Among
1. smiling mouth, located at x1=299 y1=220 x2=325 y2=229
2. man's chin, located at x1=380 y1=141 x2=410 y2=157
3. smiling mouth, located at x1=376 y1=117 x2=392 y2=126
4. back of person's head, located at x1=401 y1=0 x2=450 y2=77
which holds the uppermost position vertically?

----

** DESCRIPTION OF THE TASK **
Output each line of the entries above as a numbered list, leaving out any blank lines.

** WRITTEN RESPONSE **
1. Among
2. 1. smiling mouth, located at x1=299 y1=220 x2=325 y2=229
3. 2. man's chin, located at x1=380 y1=141 x2=410 y2=157
4. 3. smiling mouth, located at x1=376 y1=117 x2=392 y2=126
5. 4. back of person's head, located at x1=401 y1=0 x2=450 y2=77
6. which holds the uppermost position vertically?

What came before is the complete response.